PBEBench: A Multi-Step Programming by Examples Reasoning Benchmark inspired by Historical Linguistics
Atharva Naik, Prakam, Darsh Agrawal, Yash Mathur, Manav Kapadnis, Yuwei An, Clayton Marr, Carolyn Rose, David Mortensen
TL;DR
PBEBench introduces a scalable, domain-agnostic benchmark for inductive reasoning by casting forward reconstruction as multi-step string-rewrite cascades, with two datasets PBEBench-Lite and PBEBench generated via a fully automated problem proposer. It formalizes instances as $\langle \vec{i}, \vec{p}, \vec{o} \rangle$, controlled by cascade length $L$ and relation-type vector $c_p \in \{0,1\}^4$, and evaluates LLMs using Pass@1 and Edit_Sim, accounting for test-time reasoning and constraints. The study shows that reasoning-enabled models outperform non-reasoning ones, but performance degrades sharply with cascade length; even the strongest open- and closed-source models exhibit limits under realistic forward-reconstruction-like tasks, though scaling strategies provide partial gains. The methodology enables contamination-free data generation and controllable difficulty, offering a practical path toward curriculum-style data for improving inductive reasoning in future models. The results highlight a meaningful gap between current capabilities and real-world forward reconstruction demands, motivating further exploration of scalable generation, structured reasoning, and more robust prompt-and-search strategies.
Abstract
Although many benchmarks evaluate the reasoning abilities of Large Language Models (LLMs) within domains such as mathematics, coding, or data wrangling, few abstract away from domain specifics to examine reasoning as a capability in and of itself. We contribute a novel type of benchmark evaluating the inductive reasoning capabilities of LLMs that is inspired by the forward reconstruction task from historical linguistics but is formulated in an extremely simple, general way (in the form of Programming by Examples). The task involves generating a cascade of simple string rewrite programs to transform a given list of input strings into a list of desired output strings.
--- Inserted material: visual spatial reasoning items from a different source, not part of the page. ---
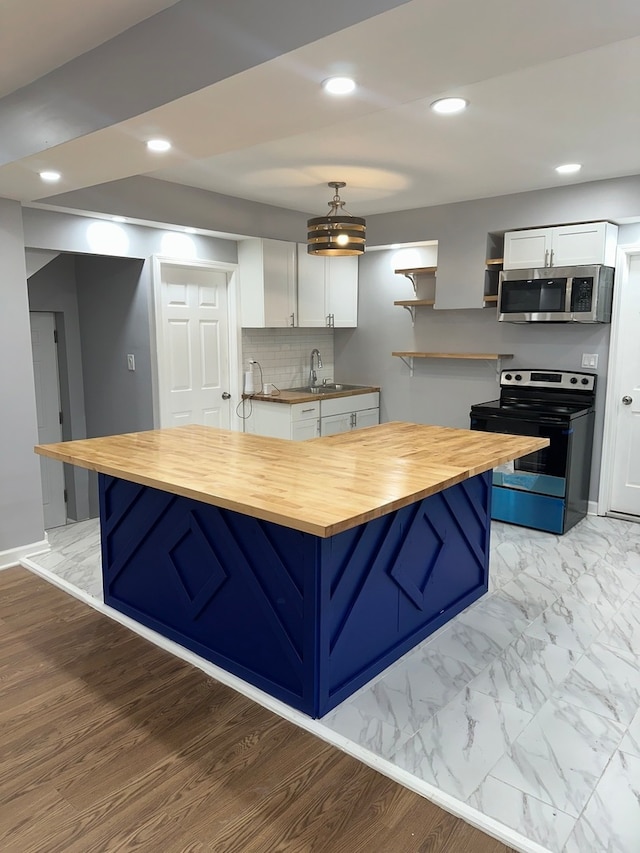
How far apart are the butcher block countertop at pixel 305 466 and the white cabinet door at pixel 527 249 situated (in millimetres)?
1786

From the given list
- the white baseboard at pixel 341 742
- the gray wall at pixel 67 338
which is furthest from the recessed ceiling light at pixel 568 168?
the gray wall at pixel 67 338

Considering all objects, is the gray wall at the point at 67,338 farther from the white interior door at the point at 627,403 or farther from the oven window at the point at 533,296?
the white interior door at the point at 627,403

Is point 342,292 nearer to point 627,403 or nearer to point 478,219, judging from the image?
point 478,219

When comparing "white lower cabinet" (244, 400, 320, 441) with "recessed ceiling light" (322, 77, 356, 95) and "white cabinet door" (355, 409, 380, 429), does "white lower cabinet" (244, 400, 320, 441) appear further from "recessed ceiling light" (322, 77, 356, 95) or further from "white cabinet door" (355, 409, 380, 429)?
"recessed ceiling light" (322, 77, 356, 95)

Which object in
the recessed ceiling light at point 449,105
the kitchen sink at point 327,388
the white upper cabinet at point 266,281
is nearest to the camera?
the recessed ceiling light at point 449,105

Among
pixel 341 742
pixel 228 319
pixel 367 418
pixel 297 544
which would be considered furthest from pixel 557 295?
pixel 341 742

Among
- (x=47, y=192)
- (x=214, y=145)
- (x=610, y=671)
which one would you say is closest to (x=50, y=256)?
(x=47, y=192)

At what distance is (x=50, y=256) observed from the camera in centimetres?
413

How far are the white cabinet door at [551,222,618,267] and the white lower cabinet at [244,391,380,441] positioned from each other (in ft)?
7.09

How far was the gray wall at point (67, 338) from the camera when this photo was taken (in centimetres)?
510

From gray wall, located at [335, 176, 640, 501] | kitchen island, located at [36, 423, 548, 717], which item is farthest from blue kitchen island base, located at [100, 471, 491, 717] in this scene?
gray wall, located at [335, 176, 640, 501]

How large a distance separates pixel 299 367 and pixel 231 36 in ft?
13.8

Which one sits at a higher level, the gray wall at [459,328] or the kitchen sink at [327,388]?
the gray wall at [459,328]

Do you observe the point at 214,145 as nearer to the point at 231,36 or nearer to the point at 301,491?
the point at 231,36
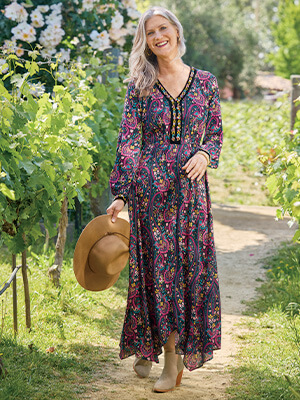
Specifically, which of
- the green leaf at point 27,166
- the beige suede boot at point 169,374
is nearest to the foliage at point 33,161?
the green leaf at point 27,166

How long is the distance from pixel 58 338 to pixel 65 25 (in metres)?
3.26

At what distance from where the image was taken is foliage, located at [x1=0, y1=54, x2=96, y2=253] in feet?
10.3

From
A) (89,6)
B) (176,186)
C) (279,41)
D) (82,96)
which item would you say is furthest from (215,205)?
(279,41)

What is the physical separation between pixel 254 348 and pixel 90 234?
1.29m

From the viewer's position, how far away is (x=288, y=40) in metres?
24.7

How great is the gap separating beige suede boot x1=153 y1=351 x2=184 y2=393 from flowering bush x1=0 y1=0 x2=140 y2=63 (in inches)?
115

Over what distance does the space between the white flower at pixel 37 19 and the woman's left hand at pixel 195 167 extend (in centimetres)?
301

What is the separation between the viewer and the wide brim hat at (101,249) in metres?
3.15

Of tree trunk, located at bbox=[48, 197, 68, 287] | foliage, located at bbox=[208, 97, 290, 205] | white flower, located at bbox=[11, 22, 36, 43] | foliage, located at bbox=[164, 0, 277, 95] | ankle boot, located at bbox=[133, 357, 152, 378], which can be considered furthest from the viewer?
foliage, located at bbox=[164, 0, 277, 95]

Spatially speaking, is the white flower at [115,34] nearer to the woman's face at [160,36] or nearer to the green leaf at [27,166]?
the woman's face at [160,36]

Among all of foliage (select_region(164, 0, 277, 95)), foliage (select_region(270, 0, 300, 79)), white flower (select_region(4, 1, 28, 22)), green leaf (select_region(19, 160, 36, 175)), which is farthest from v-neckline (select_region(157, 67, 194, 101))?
foliage (select_region(270, 0, 300, 79))

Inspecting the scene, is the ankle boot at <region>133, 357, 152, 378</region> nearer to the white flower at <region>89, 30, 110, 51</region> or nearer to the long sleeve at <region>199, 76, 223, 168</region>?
the long sleeve at <region>199, 76, 223, 168</region>

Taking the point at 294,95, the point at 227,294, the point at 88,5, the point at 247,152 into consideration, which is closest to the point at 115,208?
the point at 227,294

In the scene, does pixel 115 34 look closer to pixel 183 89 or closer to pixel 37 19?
pixel 37 19
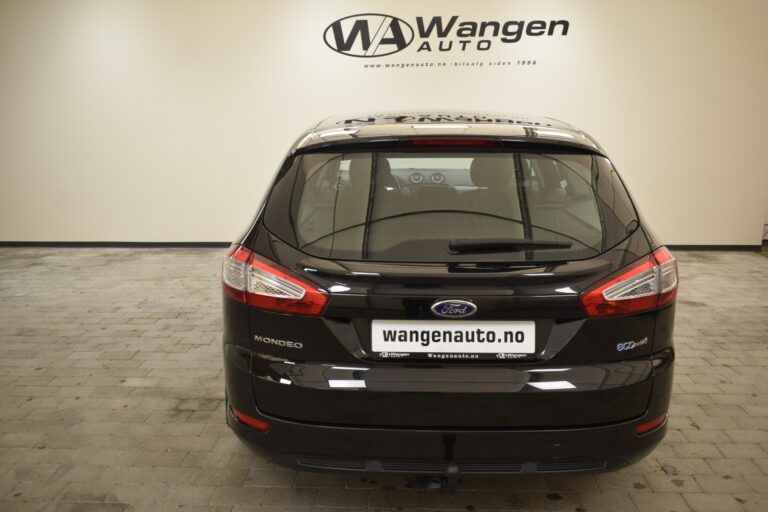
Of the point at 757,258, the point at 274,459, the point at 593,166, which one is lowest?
the point at 757,258

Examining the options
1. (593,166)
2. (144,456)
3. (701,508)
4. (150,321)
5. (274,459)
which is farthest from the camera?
(150,321)

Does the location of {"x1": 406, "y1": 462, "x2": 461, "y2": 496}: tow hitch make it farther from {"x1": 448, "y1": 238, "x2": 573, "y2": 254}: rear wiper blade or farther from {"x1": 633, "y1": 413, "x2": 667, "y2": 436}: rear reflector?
{"x1": 448, "y1": 238, "x2": 573, "y2": 254}: rear wiper blade

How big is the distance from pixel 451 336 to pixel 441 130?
2.43 ft

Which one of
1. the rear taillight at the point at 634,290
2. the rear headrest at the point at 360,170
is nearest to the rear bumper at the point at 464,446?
the rear taillight at the point at 634,290

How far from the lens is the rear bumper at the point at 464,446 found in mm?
1889

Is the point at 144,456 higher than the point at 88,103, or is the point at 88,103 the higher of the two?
the point at 88,103

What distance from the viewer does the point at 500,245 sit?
194 centimetres

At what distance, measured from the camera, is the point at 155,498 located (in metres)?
2.44

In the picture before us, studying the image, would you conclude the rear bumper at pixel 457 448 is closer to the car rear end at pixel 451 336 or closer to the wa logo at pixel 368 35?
the car rear end at pixel 451 336

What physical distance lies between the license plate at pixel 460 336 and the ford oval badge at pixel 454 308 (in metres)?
0.02

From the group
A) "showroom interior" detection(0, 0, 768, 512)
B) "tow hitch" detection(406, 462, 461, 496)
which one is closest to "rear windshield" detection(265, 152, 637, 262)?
"tow hitch" detection(406, 462, 461, 496)

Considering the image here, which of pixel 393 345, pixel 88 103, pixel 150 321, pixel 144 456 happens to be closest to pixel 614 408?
pixel 393 345

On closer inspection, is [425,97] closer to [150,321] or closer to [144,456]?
[150,321]

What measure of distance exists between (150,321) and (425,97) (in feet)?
13.4
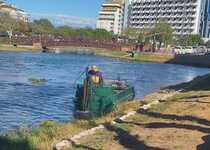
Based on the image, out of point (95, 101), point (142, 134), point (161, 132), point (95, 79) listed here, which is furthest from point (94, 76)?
point (142, 134)

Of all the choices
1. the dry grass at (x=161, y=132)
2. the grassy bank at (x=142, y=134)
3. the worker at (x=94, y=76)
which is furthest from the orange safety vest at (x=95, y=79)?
the grassy bank at (x=142, y=134)

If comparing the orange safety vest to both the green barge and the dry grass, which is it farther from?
the dry grass

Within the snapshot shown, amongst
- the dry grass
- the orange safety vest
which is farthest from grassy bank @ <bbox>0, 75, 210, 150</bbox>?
the orange safety vest

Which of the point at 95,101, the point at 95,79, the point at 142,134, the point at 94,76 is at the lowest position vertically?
the point at 95,101

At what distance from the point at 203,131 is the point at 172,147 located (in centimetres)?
272

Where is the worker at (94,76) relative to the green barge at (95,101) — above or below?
above

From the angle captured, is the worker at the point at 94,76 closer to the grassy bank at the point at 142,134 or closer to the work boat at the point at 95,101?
the work boat at the point at 95,101

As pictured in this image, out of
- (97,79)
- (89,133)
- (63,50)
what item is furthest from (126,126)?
(63,50)

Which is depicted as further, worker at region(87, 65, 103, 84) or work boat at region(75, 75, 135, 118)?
worker at region(87, 65, 103, 84)

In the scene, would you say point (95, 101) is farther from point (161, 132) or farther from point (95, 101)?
point (161, 132)

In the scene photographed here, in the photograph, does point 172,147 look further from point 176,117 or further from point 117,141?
point 176,117

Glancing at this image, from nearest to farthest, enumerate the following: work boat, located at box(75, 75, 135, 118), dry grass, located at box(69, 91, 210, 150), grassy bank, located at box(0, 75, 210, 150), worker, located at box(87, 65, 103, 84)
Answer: dry grass, located at box(69, 91, 210, 150) → grassy bank, located at box(0, 75, 210, 150) → work boat, located at box(75, 75, 135, 118) → worker, located at box(87, 65, 103, 84)

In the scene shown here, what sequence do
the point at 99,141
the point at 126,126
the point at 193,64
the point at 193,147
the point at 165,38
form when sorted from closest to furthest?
the point at 193,147 → the point at 99,141 → the point at 126,126 → the point at 193,64 → the point at 165,38

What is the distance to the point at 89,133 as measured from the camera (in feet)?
60.1
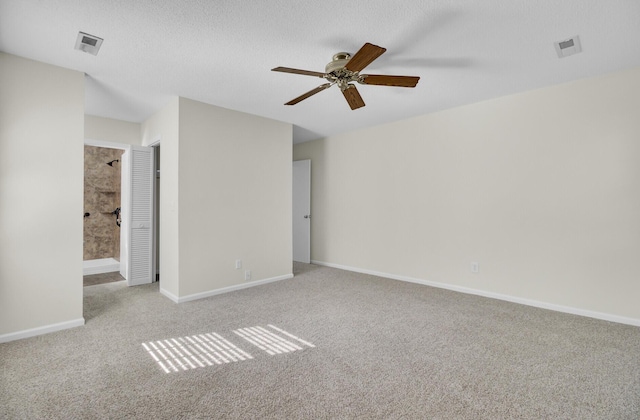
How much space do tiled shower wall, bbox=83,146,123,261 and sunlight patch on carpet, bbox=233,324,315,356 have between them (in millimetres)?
4583

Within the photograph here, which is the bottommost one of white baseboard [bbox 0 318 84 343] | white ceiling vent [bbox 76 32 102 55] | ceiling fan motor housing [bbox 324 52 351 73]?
white baseboard [bbox 0 318 84 343]

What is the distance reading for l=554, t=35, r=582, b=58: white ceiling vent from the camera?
2438 mm

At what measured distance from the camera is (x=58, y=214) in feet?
9.43

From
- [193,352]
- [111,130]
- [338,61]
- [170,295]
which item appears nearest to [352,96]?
[338,61]

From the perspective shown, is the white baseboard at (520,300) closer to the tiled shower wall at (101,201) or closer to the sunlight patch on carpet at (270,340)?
the sunlight patch on carpet at (270,340)

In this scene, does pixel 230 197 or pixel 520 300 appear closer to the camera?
pixel 520 300

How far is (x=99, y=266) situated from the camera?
5.25 metres

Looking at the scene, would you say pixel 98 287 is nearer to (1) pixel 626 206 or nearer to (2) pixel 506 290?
(2) pixel 506 290

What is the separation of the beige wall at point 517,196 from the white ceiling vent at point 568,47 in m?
0.81

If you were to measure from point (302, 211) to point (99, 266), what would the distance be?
3.56 metres

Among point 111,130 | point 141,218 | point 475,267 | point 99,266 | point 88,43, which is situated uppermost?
point 88,43

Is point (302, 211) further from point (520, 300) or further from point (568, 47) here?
point (568, 47)

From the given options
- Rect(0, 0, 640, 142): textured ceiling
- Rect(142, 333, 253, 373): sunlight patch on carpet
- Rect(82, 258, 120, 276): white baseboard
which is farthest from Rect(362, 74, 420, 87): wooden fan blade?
Rect(82, 258, 120, 276): white baseboard

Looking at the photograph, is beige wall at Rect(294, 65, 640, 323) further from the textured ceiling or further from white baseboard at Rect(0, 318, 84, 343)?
white baseboard at Rect(0, 318, 84, 343)
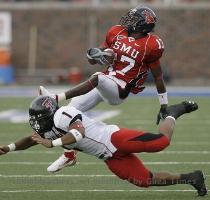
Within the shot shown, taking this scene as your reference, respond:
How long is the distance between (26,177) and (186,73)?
47.8 ft

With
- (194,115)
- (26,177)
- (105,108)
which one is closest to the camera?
(26,177)

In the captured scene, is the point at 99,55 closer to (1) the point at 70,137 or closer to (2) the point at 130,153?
(2) the point at 130,153

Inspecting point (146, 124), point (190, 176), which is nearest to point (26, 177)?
point (190, 176)

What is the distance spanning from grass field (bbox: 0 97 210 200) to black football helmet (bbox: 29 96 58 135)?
550 millimetres

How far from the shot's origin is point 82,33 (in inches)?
869

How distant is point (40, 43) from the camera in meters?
22.1

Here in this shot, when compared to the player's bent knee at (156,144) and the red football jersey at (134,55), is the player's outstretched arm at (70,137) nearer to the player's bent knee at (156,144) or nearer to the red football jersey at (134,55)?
the player's bent knee at (156,144)

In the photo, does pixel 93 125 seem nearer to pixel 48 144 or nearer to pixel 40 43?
pixel 48 144

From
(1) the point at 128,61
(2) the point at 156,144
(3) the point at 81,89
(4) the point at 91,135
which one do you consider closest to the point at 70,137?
(4) the point at 91,135

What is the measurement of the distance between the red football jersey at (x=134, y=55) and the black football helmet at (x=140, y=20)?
88 mm

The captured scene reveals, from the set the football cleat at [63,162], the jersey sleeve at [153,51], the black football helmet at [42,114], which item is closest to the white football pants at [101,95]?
the jersey sleeve at [153,51]

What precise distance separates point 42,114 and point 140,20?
174 centimetres

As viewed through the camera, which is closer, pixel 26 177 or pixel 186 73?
pixel 26 177

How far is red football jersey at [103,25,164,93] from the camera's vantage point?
7605 mm
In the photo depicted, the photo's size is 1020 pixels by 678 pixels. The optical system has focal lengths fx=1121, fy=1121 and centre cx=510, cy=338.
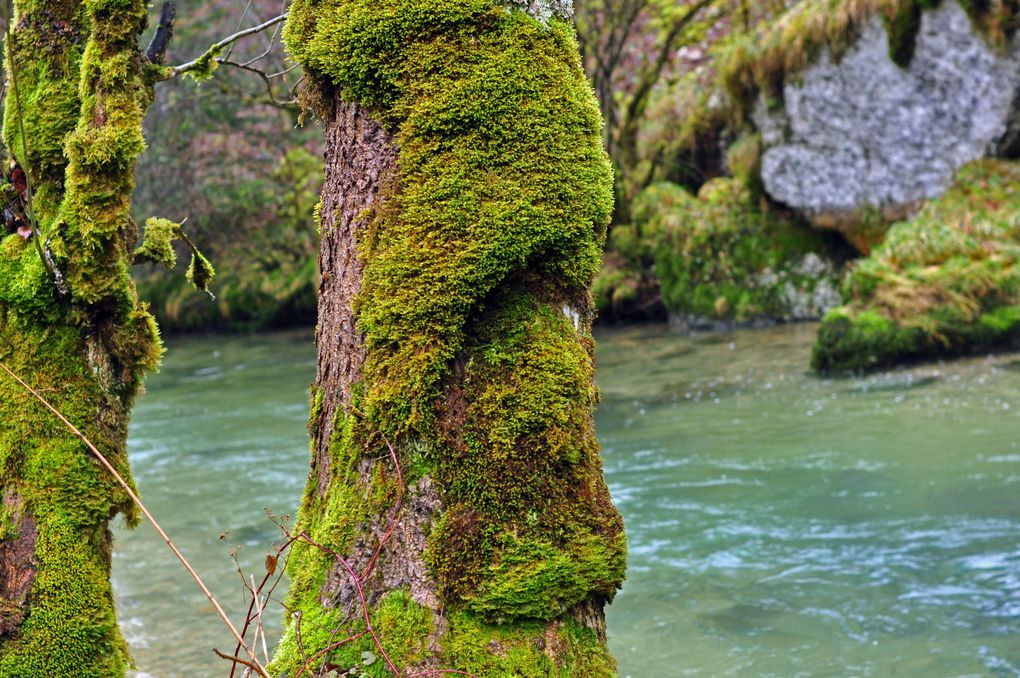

We present a fully automated pipeline that programmatically generates problems of this type with controllable difficulty, enabling scalable evaluation of reasoning models while avoiding contamination. Using this approach, we construct two benchmarks: PBEBench-Lite, which efficiently stratifies models of varying capabilities, and PBEBench, which requires models to induce programs similar in complexity to those constructed by historical linguists. Our experiments reveal a substantial performance gap between models that leverage test-time compute or LCoT (long chain-of-thought) reasoning and those that do not. Moreover, although recent models show promise, the solve rate for both of them drops below 5% for hard instances of the PBEBench dataset (ground truth cascade lengths of 20 and 30, respectively), falling well short of realistic historical linguistics requirements even with computationally expensive, popular scaling techniques from the PBE and reasoning literature. Additionally, we also study the effectiveness of different scaling strategies and the impact of various hyperparameters on the difficulty of the generated data using gpt-oss-120b, the best-performing open-source model.